THE REQUEST: Find every line of the data that contains the word "grass" and copy each one, treating uppercase and lowercase letters as different.

PROVIDED ENTRIES:
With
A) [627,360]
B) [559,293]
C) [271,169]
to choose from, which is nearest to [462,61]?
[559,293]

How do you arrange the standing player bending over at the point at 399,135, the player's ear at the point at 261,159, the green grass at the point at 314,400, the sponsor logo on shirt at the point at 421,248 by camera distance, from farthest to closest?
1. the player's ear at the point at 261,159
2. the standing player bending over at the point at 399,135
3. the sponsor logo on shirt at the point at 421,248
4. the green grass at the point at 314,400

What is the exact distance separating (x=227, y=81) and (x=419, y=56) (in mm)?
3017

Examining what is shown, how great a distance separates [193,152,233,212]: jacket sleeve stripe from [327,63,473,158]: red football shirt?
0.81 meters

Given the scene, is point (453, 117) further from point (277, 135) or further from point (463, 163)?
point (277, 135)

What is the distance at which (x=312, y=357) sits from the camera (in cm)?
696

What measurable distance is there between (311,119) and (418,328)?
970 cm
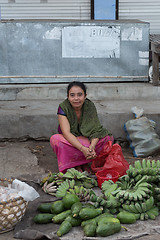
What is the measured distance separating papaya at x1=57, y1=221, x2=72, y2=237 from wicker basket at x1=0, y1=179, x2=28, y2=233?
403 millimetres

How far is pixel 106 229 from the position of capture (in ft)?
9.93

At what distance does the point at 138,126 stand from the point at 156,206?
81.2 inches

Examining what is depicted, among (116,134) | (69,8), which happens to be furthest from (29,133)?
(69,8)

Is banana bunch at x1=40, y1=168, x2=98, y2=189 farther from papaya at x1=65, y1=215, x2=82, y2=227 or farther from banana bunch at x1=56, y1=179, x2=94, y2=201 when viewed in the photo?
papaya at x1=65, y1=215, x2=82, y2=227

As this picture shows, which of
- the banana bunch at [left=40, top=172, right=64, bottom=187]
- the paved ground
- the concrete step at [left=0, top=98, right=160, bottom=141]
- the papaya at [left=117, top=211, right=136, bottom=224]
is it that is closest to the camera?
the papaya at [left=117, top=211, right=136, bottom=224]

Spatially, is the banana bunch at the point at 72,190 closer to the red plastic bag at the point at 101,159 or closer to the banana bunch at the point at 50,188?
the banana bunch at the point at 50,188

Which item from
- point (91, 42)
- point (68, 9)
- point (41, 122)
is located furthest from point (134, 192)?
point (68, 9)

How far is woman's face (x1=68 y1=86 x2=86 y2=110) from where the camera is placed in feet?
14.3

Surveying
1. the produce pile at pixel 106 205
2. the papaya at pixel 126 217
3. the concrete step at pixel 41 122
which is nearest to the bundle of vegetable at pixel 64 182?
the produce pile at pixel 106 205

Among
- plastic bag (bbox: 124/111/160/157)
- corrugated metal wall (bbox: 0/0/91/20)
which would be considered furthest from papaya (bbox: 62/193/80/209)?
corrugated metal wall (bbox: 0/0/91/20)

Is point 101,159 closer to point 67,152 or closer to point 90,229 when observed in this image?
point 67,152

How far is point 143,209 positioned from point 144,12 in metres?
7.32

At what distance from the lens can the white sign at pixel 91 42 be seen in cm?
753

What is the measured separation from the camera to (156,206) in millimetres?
...
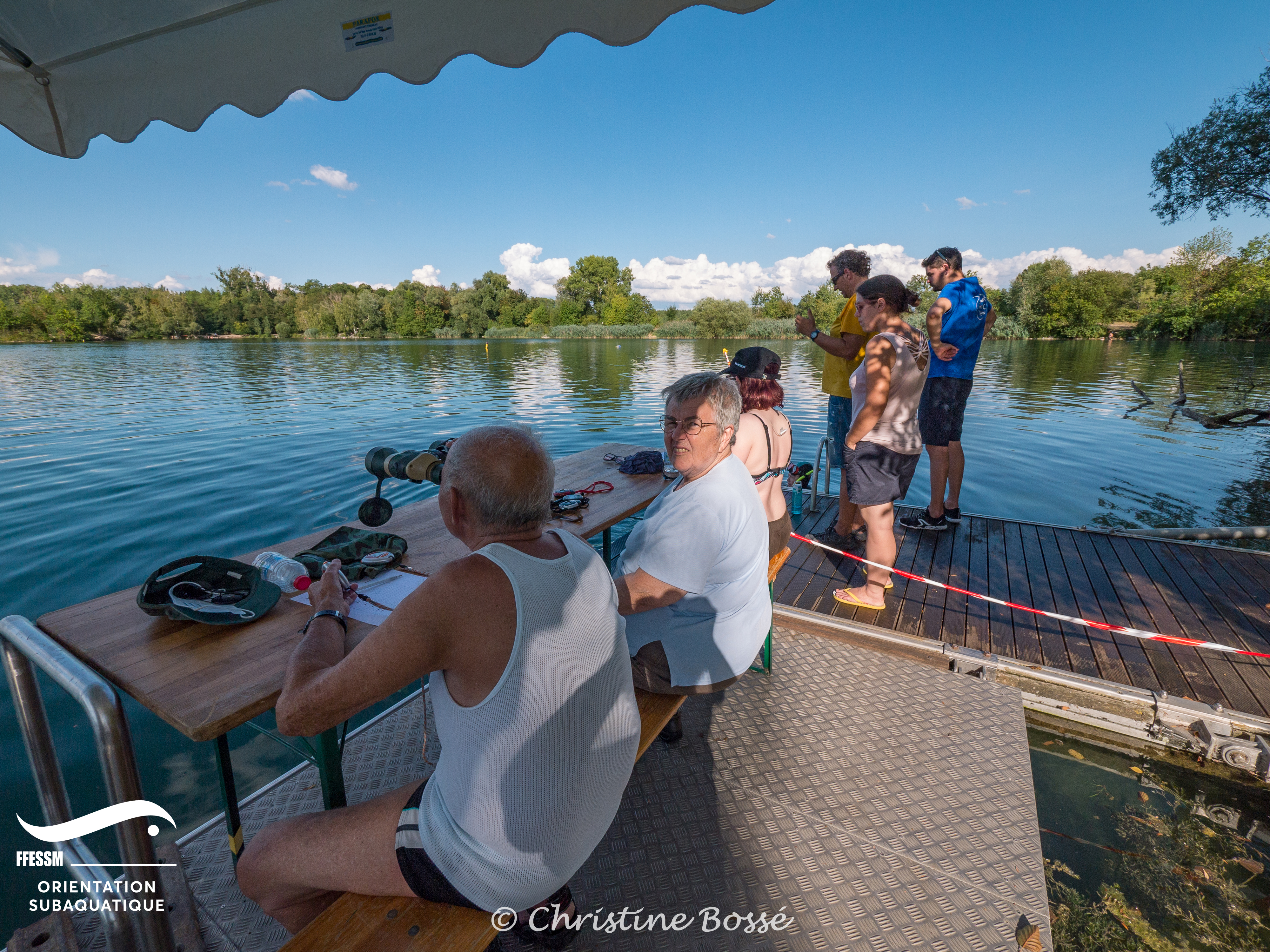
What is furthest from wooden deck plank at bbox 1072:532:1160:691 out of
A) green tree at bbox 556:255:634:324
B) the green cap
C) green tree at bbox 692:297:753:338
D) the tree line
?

THE COMPLETED TASK:
How do you arrange the standing player bending over at the point at 399,135, the player's ear at the point at 261,159, the green grass at the point at 314,400, the sponsor logo on shirt at the point at 421,248 by camera distance, from farthest to closest?
4. the green grass at the point at 314,400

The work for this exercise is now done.